Week 11 Nov 6th - Nov 10th Compartmental models. SIR model and graphical formulation in terms of compartments and fluxes. Epidemic conditions. Numerical simulation of SIR models. Chaotic models. Properties of chaotic systems. Forward Euler solution of logistic population growth model. Time step selection. Numerical simulation at increasing time steps and demonstration of chaos. Chaos in deterministic differential systems. Conditions for chaos in ODEs. Lorenz equations for thermal convection. Equilibrium points and linearized equations.
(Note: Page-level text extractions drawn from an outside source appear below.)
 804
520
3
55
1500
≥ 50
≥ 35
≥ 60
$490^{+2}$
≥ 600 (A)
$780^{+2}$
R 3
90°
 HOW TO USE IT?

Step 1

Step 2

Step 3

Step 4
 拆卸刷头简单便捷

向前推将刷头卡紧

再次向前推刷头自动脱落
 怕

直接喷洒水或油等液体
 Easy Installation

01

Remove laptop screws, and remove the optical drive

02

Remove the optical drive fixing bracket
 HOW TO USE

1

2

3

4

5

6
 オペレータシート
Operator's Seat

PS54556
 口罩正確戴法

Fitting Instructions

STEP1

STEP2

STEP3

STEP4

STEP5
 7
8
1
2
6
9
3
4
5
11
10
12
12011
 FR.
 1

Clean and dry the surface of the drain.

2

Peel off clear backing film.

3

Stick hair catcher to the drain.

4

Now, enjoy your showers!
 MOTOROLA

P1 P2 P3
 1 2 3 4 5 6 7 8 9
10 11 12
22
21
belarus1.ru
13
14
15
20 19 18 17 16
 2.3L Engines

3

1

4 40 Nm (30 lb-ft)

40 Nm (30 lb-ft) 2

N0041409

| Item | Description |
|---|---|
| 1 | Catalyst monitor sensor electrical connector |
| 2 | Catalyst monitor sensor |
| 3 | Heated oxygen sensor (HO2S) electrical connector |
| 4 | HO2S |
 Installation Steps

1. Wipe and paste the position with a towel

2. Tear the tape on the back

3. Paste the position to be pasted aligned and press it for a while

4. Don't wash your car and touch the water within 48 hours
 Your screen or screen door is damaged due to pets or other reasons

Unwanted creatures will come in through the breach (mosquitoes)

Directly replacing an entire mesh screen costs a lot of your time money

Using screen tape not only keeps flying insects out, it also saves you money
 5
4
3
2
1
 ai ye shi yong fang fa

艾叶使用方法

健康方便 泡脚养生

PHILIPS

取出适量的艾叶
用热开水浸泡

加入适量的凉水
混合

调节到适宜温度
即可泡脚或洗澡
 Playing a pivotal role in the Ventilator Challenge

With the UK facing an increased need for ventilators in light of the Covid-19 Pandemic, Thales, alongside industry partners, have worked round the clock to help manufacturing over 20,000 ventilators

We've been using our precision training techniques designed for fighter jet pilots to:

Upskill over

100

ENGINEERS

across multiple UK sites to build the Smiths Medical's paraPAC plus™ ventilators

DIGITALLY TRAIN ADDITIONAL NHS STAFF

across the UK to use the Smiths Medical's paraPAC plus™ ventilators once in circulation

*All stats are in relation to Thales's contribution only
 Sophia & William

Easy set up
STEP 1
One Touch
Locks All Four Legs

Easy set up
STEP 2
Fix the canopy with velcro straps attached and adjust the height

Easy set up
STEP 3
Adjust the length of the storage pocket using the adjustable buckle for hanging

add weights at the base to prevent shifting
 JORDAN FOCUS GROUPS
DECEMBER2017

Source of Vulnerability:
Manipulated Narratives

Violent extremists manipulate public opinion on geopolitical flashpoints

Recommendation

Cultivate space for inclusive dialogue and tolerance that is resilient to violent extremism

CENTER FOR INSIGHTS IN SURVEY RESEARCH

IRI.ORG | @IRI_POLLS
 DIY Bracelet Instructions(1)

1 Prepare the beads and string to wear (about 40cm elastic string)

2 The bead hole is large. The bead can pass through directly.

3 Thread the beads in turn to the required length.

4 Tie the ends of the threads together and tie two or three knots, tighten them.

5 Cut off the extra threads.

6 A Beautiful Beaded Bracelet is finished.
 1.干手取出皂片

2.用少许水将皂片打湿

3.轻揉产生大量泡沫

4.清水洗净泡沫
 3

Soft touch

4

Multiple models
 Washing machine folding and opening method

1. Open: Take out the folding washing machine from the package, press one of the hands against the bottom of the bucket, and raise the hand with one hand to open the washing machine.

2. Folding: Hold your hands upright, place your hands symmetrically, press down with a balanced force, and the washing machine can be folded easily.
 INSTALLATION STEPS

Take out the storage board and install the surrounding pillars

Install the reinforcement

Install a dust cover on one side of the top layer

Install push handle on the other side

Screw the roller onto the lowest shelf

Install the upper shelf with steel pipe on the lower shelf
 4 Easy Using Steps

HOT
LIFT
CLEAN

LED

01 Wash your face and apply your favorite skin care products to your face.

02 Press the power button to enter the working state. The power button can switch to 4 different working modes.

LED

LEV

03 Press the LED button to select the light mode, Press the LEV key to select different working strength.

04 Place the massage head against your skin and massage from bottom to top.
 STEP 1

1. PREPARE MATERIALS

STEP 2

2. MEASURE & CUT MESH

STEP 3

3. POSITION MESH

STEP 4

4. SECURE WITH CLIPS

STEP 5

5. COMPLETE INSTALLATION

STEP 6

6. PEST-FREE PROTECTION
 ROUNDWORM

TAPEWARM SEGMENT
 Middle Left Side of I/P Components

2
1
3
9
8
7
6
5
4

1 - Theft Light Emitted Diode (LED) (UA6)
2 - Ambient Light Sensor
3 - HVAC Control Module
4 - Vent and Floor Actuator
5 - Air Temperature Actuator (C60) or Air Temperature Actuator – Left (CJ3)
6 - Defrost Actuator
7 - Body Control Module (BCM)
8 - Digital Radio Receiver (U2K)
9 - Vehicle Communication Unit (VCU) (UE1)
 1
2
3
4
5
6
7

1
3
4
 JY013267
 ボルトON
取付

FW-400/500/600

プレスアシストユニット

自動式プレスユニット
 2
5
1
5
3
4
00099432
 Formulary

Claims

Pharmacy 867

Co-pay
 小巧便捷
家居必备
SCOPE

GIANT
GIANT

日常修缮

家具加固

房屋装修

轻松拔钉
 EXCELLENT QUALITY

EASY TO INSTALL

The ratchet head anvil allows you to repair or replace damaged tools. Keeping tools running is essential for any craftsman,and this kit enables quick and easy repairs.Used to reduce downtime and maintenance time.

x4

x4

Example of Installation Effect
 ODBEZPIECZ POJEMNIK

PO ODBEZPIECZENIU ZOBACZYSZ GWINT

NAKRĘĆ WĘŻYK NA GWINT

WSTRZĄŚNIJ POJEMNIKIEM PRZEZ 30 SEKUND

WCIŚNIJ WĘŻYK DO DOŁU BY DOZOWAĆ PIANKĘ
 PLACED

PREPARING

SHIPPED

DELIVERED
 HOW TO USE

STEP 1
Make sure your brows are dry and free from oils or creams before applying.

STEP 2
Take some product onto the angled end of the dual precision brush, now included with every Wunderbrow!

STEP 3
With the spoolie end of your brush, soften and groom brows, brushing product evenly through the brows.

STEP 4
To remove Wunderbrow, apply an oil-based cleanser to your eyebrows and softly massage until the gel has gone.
Week 12 Nov 13th - Nov 17th Chaotic models. Transition between stable and unstable behavior and selection of parameters leading to chaos. Numerical simulation of the Lorenz equations. Stochastic modeling. Events. Probability of events and properties. Addition law, law of total probability. Random variables and distribution function. Continuous and discrete random variables. Moments and expected values. Conditional probabilities. Example: urns with gold and silver coins. Stochastic processes and Markov chains. Markov property and one-step transition probability matrix. Probability of transition in multiple steps.
Week 13 Nov 20th Stochastic modeling. Example: weather forecast from one week of data. Computing probabilities through Markov models. General Markov chain with absorption. Simulating Markov chains. Projections on the inverse distribution function. Algorithm for random transitions and Python implementation.
Week 14 Nov 27th - Dec 1st Stochastic modeling. Example: taxicab stand, states and one-step transition probabilities. Intuition on its long run behavior. Regular Markov chains and limiting distribution. Example: long run behavior of a two-state Markov chain. Computing the limiting distribution by solving a linear system of equations with examples.
Week 15 Dec 4th - Dec 8th Game theory. Intro on non-cooperative games. Games in normal form. Dominant strategies. Examples: prisoner's dilemma and Cournot duopoly. Nash equilibria. Examples: two-firms advertisement problem, hawk/dove and chicken games. Pre-final review.